I think that would clarify the difference of purpose and approach between this and PEP 722. The motivation behind PEP 722 appears to be very narrow (I hope that characterization is accurate). Scripts are a particularly strict subset of python programs, and it’s becoming clear there are other use-cases which motivate this PEP.

If the target use-case were only a single-file script with embedded dependencies, then build-system should be invalid to include in this context, as in the first draft.

I don’t think it’s unfair to say that PEP 722 is specified “for scripts” and considers all other use-cases either future considerations or out of scope. And that PEP 723 is “for projects” and considers any use-case for embedded metadata in a python file to be in-scope.

Is any of this inaccurate? Is there any reason not to retitle 723?

7 Likes

That’s a pretty good idea actually, nice

edit: I’m going to land the existing PR and then that will be I think my final change

1 Like

We can’t make that assumption due to the [tool] tables. Tools can ask to have whatever they want in there, so restricting what subset of TOML can be specified will have an impact. I’m not saying the PEP can’t restrict it, just that we can’t just brush it aside like there are no consequences.

I would personally be fine with a regex that defines exactly how to extract the TOML.

I personally had hopes, but I don’t know if I specifically had expectations. Plus I think it was Black that jumped ahead and used [tool] before we opened it to non-build tools (hence why we back-patched PEP 518 to allow it).

It’s because it is a string literal with a prefix modifier. Just because the representation in running code is different doesn’t change the fact that it’s a “literal” just like all dict and set constants are also called “literals”. And in the string case, think of it like having \x or even \n render differently than how you write the string literal.

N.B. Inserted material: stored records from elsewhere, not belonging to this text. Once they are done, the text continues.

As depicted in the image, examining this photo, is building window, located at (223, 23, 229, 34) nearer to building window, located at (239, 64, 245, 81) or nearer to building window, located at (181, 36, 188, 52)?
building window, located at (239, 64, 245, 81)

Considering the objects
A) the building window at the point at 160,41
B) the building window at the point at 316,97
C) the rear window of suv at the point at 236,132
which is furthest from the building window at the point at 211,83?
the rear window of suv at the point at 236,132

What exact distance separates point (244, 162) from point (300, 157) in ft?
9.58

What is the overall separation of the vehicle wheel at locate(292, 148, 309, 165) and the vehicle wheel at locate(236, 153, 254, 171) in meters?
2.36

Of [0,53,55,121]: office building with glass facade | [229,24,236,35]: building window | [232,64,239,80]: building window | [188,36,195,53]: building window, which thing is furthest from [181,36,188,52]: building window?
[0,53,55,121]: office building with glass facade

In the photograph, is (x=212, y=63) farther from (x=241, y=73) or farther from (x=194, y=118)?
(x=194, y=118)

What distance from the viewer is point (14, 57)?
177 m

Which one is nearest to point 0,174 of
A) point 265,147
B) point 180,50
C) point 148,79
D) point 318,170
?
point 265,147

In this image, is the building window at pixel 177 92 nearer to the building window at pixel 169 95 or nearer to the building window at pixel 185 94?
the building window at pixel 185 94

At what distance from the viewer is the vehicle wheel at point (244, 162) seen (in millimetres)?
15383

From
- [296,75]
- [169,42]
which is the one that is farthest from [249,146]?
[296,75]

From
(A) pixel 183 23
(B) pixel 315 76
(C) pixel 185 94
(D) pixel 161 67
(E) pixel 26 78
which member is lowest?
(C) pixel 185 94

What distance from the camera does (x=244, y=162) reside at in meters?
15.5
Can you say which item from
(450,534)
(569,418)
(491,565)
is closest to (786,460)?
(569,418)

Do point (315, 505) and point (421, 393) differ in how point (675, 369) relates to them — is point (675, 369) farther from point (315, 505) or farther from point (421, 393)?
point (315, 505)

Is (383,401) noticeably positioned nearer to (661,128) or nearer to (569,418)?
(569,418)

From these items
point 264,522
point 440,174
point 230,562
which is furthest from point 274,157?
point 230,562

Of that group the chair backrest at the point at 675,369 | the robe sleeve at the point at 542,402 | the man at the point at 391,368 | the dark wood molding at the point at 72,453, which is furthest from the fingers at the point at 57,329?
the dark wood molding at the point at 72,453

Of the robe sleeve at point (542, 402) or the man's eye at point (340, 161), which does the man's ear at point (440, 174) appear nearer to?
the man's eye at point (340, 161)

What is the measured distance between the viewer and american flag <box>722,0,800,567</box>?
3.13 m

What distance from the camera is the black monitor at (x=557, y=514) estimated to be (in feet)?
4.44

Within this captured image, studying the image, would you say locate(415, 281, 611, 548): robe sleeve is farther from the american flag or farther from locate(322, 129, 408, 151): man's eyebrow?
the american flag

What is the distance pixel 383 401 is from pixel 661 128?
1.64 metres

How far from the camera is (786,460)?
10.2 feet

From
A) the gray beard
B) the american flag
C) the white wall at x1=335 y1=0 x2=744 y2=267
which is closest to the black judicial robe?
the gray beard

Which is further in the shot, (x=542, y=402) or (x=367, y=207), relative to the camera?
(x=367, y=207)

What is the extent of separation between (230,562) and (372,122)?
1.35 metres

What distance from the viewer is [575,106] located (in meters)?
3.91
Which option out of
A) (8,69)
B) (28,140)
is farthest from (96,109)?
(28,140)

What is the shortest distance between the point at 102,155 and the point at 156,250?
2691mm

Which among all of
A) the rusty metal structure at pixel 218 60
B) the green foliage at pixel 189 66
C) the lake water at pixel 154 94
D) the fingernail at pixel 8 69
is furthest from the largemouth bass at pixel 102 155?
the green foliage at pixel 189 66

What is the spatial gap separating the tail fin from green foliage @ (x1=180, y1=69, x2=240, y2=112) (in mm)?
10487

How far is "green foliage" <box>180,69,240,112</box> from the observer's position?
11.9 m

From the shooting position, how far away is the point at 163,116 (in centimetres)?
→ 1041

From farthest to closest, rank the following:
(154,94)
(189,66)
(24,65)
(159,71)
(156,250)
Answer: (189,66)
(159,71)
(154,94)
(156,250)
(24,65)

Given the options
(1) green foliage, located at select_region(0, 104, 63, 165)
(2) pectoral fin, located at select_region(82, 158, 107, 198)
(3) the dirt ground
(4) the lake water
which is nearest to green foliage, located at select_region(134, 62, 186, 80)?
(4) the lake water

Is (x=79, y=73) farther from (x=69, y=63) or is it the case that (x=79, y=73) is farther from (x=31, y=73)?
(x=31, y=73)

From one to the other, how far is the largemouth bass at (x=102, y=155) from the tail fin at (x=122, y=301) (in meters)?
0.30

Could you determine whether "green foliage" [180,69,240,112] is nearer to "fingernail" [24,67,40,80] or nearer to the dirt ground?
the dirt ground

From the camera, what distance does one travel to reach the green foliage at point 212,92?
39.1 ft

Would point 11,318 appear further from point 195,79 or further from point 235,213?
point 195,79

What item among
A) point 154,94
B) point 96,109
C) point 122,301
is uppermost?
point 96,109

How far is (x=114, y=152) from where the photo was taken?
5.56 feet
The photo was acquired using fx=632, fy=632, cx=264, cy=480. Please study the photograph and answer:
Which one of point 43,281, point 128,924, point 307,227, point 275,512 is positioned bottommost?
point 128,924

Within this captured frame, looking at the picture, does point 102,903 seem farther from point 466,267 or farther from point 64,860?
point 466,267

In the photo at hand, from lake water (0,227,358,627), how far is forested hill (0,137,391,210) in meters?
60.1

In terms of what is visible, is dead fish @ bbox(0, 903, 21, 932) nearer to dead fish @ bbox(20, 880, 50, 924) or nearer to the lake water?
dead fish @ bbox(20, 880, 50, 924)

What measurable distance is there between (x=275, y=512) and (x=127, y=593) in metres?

That answers that response the way I was going to. :grin: Assume someone is going to have to write this in TypeScript. Now what does that do about your requirements?

Why do you assume pip will be used? We have to be thinking in decades, not today. That means you can’t assume pip will be the installer used as it might not be the most popular installer at that point. What if someone wrote an installer in Rust? Or I wrote a new installer that only followed standards (which I have actually been doing)?

:slightly_smiling_face: As I said in the PEP 722 thread, that target is aspirational, so if it slips it’s not the end of the world. I’m hoping both discussions settle down by the end of this week so it won’t have to slip, but it isn’t a problem if it does in order to make sure both PEPs reach a steady state with their proponents.

1 Like

I was discussing an existing pipx feature, so it seemed safe to refer to how it currently works. :sweat_smile:

In any case, the point was just that whatever installer was invoked, it would need to handle the relevant version of python–as long as installing a package might involve running some of its code, I would think that’ll continue to be true?

This seems to indicate to me that PEP 723 falls into the trap of adding another way to do things for an existing use case, since projects are of course already handled by existing tooling. PEP 722 on the other hand is about a so far unaddressed, very narrow use case. I’m not sure single-file projects are common enough to warrant this additional complexity.

5 Likes

Probably, but as @jeanas pointed out, that requires creating a subprocess just to parse this information which will add to the overhead and probably cause any environment caching to take a costly performance hit. And subprocesses are notoriously expensive on Windows, so the fewer subprocesses the better.

Plus you wouldn’t believe the crazy things I have seen people do to their Python installation (including customizing the build, stuff they do in their sitecustomize.py, etc.), all of which makes relying on the Python interpreter itself that you are executing to do work on your behalf always a slightly risky thing to do compared to just pointing that interpreter at some code and saying, “run it” (and luckily virtual environment creation doesn’t require executing Python code at all).

2 Likes

That did cause a bit of an incident in the community, though (and to be honest still causes nowadays). People that did not fully understand the consequences of adding a pyproject.toml file to their repositories started to experience problems with build isolation when they tried to configure black. A very similar thing happened recently with PEP 621 and requires-python: cbuildwhell docs accidentally incentivised people setting project.requires-python to influence the behaviour of cbuildwheel. But then people did not fully understood the consequences of opting into PEP 621 (and all the checks and restrictions it brings, specially regarding the dynamic behaviour), which caused a lot of breakages.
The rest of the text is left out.